On January 23, after a 5.2 magnitude quake hit the Fukushima Prefecture’s Aizu area, the government warned of possible aftershocks and urged people to “stay vigilant” against landslides and avalanches. Last April 4, a 6.1 magnitude quake rattled Fukushima’s coastline just 47 miles off the site of the three meltdowns — far closer than the super quake of March 2011, the biggest in Japan’s recorded history, which was 80 miles offshore.
Clean-up workers increasingly fear contamination
Following a string of clean-up related radiation accidents at the devastated station, Tepco workers have grown more concerned about their safety.
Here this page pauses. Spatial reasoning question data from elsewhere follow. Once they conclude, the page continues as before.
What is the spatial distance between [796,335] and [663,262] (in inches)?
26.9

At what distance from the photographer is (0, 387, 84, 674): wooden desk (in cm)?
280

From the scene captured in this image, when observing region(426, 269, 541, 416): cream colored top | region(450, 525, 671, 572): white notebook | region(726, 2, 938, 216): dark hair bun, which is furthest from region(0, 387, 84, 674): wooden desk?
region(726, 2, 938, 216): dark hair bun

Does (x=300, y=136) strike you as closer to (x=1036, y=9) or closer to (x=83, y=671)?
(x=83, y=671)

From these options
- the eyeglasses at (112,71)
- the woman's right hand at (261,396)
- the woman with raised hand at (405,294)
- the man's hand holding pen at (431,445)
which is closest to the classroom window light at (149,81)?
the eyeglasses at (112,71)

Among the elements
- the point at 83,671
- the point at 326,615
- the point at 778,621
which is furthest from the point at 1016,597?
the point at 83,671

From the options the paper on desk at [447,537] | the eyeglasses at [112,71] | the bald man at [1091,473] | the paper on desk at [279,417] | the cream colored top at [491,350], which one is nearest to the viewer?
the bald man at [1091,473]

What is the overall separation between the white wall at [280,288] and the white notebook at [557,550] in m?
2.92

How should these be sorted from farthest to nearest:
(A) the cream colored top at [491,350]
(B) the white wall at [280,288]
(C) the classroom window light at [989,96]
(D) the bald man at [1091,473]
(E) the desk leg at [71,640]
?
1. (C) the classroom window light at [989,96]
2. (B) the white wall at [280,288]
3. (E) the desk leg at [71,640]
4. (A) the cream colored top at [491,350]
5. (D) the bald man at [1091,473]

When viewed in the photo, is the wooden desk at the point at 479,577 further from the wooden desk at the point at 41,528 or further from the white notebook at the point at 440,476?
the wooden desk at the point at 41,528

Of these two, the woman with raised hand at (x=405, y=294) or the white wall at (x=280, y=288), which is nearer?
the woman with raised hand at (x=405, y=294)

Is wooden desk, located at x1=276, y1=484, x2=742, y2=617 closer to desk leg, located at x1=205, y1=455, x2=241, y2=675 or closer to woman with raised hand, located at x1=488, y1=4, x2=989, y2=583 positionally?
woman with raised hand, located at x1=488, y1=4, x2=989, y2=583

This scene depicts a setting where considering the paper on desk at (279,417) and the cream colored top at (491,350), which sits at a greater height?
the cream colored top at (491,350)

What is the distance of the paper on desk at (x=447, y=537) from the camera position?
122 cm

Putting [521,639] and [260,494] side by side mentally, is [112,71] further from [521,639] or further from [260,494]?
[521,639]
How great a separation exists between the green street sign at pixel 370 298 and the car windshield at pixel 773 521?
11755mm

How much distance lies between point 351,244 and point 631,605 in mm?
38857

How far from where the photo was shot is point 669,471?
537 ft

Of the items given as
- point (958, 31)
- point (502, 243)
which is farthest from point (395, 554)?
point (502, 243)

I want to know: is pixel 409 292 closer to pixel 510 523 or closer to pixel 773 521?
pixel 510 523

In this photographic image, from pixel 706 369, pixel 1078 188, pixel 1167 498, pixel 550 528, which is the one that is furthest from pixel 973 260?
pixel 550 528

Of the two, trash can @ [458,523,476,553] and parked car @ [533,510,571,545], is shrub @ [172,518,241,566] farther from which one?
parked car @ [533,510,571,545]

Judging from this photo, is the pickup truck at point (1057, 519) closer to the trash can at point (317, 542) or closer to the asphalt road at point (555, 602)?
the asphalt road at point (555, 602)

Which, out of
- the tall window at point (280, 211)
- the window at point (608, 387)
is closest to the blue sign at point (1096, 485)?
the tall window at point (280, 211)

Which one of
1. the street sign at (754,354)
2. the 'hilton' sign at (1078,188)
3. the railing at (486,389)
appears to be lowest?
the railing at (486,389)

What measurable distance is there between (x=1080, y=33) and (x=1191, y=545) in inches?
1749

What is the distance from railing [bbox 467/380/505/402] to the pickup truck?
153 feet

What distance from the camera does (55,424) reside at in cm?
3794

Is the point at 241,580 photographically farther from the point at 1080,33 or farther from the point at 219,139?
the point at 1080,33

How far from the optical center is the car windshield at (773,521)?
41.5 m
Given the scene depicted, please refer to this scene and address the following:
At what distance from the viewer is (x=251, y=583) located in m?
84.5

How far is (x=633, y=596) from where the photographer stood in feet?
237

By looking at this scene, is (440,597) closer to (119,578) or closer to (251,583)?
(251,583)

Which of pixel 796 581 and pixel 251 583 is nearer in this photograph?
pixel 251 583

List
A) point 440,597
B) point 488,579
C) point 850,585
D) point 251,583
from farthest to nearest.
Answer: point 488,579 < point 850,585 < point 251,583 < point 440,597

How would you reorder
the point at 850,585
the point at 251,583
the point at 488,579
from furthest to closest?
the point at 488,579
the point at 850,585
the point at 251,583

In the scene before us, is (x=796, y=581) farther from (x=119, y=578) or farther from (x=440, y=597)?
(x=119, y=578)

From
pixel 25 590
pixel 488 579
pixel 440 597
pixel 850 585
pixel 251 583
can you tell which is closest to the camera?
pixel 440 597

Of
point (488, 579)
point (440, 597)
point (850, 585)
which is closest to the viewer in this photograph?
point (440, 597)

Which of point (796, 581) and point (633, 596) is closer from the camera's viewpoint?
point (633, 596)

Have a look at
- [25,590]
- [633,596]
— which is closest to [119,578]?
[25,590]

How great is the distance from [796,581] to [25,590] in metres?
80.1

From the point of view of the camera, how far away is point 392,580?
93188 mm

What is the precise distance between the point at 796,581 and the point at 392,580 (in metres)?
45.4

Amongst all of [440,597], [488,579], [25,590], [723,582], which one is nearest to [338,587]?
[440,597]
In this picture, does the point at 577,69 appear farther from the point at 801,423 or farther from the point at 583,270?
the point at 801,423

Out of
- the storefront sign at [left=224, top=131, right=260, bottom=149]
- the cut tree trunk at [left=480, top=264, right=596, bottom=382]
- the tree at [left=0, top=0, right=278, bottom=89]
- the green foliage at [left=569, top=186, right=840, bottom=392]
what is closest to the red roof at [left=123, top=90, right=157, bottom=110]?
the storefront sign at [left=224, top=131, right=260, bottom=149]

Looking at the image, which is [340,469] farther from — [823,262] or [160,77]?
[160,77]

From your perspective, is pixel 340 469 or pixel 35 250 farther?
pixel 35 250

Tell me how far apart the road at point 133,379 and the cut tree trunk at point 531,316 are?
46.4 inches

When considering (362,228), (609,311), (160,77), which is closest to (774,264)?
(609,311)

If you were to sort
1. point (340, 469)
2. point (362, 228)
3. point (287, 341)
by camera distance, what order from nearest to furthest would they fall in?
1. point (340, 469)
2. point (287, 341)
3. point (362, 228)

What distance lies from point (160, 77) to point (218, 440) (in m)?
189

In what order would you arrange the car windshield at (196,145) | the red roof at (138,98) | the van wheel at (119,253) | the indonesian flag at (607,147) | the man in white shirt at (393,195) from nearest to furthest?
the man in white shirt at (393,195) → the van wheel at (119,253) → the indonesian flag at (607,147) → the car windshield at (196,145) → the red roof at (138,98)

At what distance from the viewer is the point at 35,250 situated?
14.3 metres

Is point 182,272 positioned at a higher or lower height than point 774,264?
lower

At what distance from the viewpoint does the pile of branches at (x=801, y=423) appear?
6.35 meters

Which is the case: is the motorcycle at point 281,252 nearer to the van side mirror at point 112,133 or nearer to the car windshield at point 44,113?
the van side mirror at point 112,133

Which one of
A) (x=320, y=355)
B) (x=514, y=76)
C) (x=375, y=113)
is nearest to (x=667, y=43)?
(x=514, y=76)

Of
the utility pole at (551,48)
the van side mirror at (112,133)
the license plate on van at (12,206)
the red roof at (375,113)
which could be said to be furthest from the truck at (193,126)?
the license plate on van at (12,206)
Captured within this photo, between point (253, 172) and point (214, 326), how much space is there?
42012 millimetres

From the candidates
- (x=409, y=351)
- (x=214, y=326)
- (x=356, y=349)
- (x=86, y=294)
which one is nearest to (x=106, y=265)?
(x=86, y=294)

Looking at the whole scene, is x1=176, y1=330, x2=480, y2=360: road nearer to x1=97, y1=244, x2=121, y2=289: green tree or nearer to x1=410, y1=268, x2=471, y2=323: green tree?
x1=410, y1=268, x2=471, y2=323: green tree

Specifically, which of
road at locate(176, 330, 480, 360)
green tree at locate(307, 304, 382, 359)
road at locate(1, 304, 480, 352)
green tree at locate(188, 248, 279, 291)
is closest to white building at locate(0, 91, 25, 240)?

The daily Asahi Shimbun reports that a Tepco survey its workers found that over 40 percent of the workforce was worried about jobsite “radiation issues.” Of this group, 52% said “physical contamination” was their main concern, seven percentage points higher than its 2023 survey. Tepco said that the repetition of exposure accidents on site have likely increased workers’ worries.
In October 2024, two workers were hospitalized after being splashed with highly radioactive liquid wastes bursting from a hose that disconnected inside a wastewater treatment building. And in February 2024, about 5.5 cubic meters, or 5.5 metric tonnes, of highly radioactive liquid waste gushed from the a “cesium absorption apparatus” in an incinerator building before a worker noted it and closed a valve.
The Citizens Nuclear Information Center in Tokyo keeps close track of the routine accidents taking place at Fukushima and across Japan’s nuclear industry here.
New documentary: “Unfogging Fukushima”
The China Global Television Network (CGTN) has produced an English language documentary on the three simultaneous reactor meltdowns and their massive radioactive releases which premiered December 31, 2024.
The network announced the debut noting, “Despite extensive efforts over the past 13 years, problems such as discharging nuclear-contaminated water into the sea still exist. CGTN visited the worst-hit area, measured nuclear radiation, and investigated the truth behind the enduring consequences of the accident.” The film is available here.